Als Alisa durch einen Unfall ihren geliebten Mann Henrik verliert, ist sie am Boden zerstört. Wie soll sie, die ein Kind von ihm erwartet, ohn ihn weiterleben können? Doch da vermacht ihre Großtante Wanda ihr noch zu Lebzeiten ein Hotel auf Usedom. Alisa ist zunächst gar nicht begeistert von dem unerwarteten Erbe, zumal mit diesem ein griesgrämiger Hausmeister, ein heruntergekommenes Gebäude und viele andere Sorgen verbunden sind. Doch Alisa beißt sich durch, denn sie hat nur einen Wunsch: Die „Villa Bernstein“ soll in altem Glanz wieder auferstehen!

Rezension:

Herje! Dieser Roman ist eine Strafe für jede gute deutsche Autorin, deren Manuskript irgendwo in der Versenkung verschwindet und niemals gelesen wird. Ich frage mich ehrlich, wie Frau Berlinger es geschafft hat, das jemand dieses Buch liest und es sogar veröffentlicht.

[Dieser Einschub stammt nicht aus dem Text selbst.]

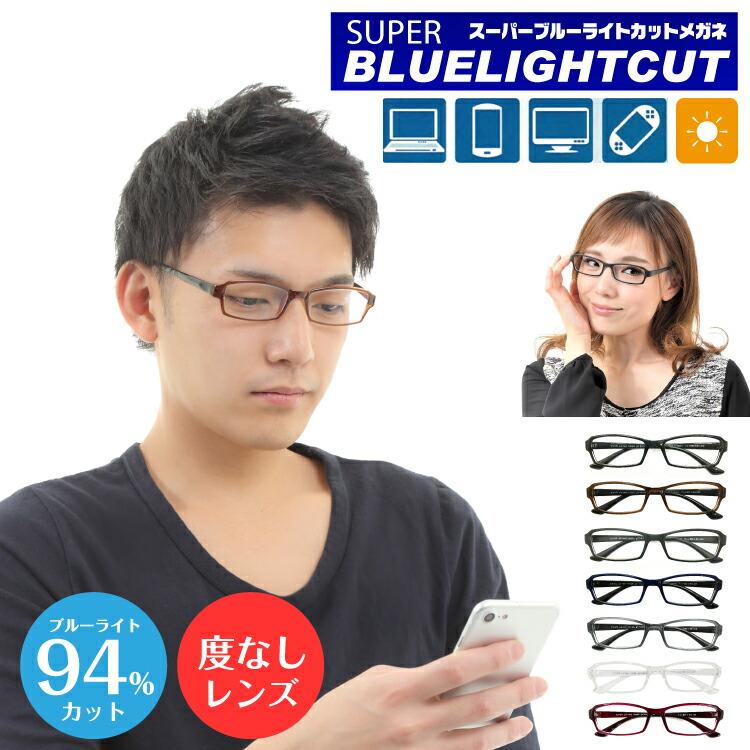 ブルーライトカット メガネ 94 カット スーパーブルーライトカットメガネ スクエア 軽量 形状記憶 度なし 伊達 眼鏡 軽い パソコンメガネ Pc メガネ Cf5043 Sb Donashi メガネスタイル 通販 Yahoo ショッピング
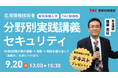 【TAC情報処理講座】2026年度からのCBT方式に対応！応用情報技術者『上級コース/A/B』9月より開講～無料体験も実施～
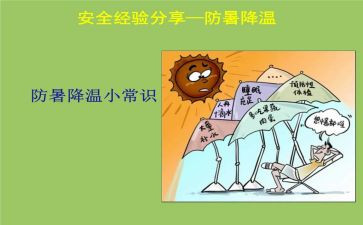 防暑降温关怀活动方案8篇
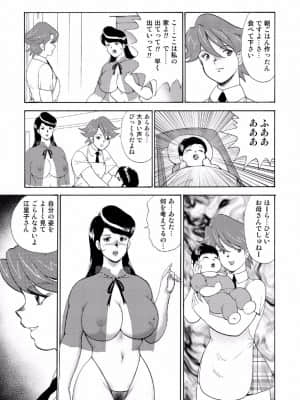 [まいなぁぼぉい] 人妻地獄・江里子 [DL版]_120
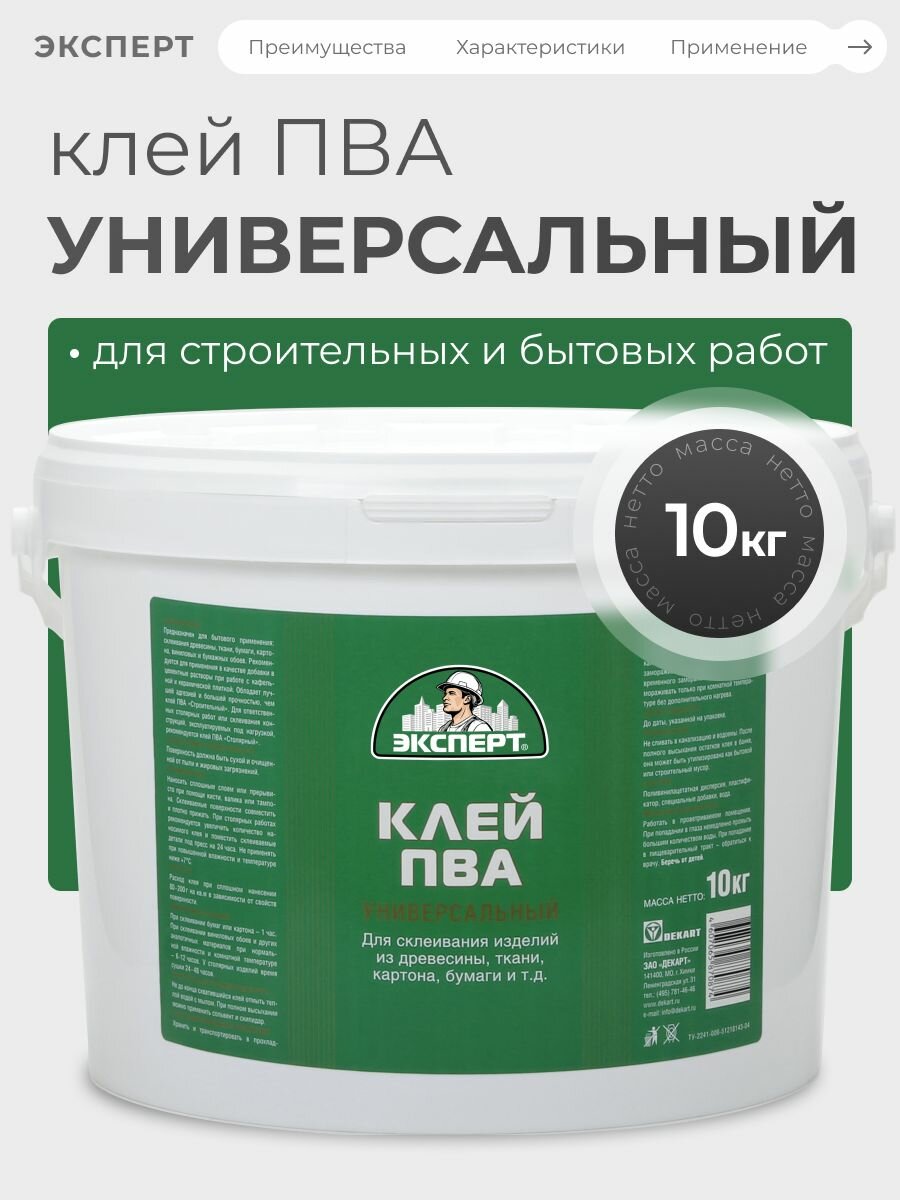 Эксперт Клей ПВА универсальный 10 кг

Der Sprachstil ist teilweise wirklich unterstes Niveau. Umgangssprachliche Phrasen wirklich völlig deplaziert und lächerlich. Gewisse Personen, vor allen Dingen nachher in der Villa sind voll von Klischees und absolut stereotypisch. Die Geschichte an sich teilweise langweilig, teilweise grauenhaft oberflächlich, unrealistisch und überflüssig. Wenn das Buch nicht so dünn gewesen wäre (300 Seiten) hätte ich es niemals zu Ende gelesen. Also lieber das Geld und vor allen Dingen die kostbare Zeit sparen!